こうして久しぶりに建築をやっていると、突然、とても幸せな気分になります。この幸せさというのは、プロダクトの様なモノの検討ではなく、モノを媒介として場所を作るということなのだと思います。モノのありようをギリギリまで詰めて行くのは根性必要なのですが、建築の図面を書く時はいい意味で場所を直視できる気がします。

来月頭より新潟でlivingplusの商品を3週間程展示いただきます。7/2には出張で新潟に行く予定。7/5は名古屋で住宅の改修工事の現場立ち会いです。八王子の製造業グループのサイトを作る事になりました。

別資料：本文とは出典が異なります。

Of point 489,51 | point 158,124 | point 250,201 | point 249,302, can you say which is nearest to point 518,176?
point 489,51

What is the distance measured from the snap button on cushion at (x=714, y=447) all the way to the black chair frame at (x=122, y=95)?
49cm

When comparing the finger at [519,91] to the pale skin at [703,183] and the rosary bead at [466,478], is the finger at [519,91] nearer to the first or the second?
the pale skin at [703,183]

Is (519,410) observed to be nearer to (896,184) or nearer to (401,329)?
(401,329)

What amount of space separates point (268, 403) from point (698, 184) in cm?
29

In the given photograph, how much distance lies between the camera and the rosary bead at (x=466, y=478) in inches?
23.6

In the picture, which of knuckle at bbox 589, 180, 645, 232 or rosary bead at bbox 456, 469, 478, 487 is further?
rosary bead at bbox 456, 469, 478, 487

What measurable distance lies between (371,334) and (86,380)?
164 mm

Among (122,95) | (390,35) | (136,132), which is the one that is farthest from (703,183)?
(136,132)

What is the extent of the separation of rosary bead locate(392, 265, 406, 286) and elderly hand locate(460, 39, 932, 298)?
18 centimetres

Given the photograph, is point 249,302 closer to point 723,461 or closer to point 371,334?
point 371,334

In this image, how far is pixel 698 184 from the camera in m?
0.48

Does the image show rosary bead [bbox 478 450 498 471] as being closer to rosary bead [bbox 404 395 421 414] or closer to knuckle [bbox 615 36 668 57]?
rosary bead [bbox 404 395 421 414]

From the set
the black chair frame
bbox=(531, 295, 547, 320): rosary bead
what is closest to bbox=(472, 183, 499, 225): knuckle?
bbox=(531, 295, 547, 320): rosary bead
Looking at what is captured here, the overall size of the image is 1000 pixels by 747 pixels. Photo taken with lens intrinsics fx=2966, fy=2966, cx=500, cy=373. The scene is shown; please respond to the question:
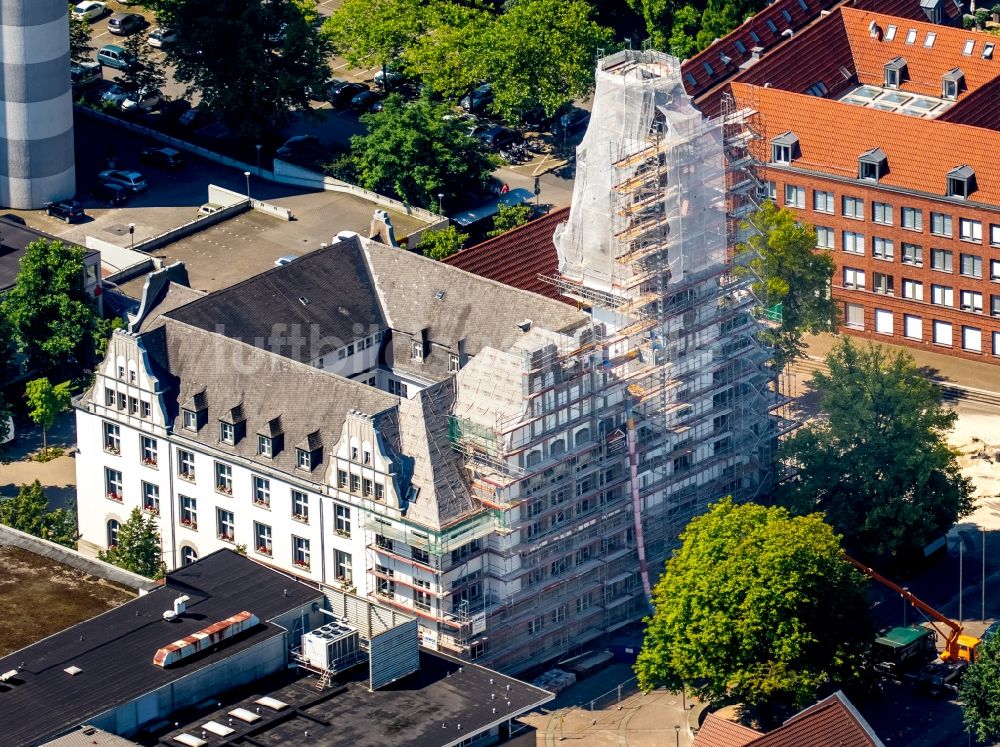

今年も息つく暇無く折り返しです(202).


2009/06/27(SAT)
2675)小さな家のいろいろ(2)
小さな家の参考にしようと思い、様々な雑誌を過去までさかのぼりながめていますが、意外に土地は広く、そこに敢えて小さな家を建てる事で「ヒキ」を十分とっていることが分かってきました.ならば簡単、、というか狭小住宅故の室内空間の狭さに対し、外部空間が緩衝領域(バッファ)になっている様です.

ここいら辺りは熟考する必要がありそうです(202).


2009/06/24(WED)
2674)小さな家のいろいろ(1)
小さな家を設計中なので、過去の雑誌などいろいろ眺めています.

今日は知人の建築家の松野さんが前職で担当だった「世田谷村」

この住宅、相当即興的に作られています.簡単に言えば「たまたま人がそこに暮らしている」状態を作る為に、所謂住まいの記号を徹底的に排除している印象を受けました.詳述すると、部位毎に無関係に組み立てる、仕上げない、奇麗に納めないという具合に徹底的に「アンチ」な建築です.こういう空間にくらせる人は人間力が強くないとダメ、この強さへの期待こそ多分石山さんの優しさなのかもなと思いました.

建築の構成要素が消えて生活の場所だけが浮かんでくる様なありようになっているかというとまるで正反対で、住めるもんなら住んでみろというやけっぱちな感じもします.もうすこし控えめに似たような質も実現できるんじゃないだろうか?と感じました.アンチなだけでは決して住人は幸福になれない気がします(202).


2009/06/22(MON)
2673)スペースキー
過日大田区の生田さんのところで頂戴した(不良品)の非球面レンズ.いつも仕事場の机において細々とした図面や文字、写真の判読に活用しています.ついつい自慢したくなる存在感、機能故、調子にのって手元にあったPCのキーボードを拡大したのだけど、キートップの文字が全然でてきません.おかしいなと思って遠目にみてみると、スペースキーを拡大してました.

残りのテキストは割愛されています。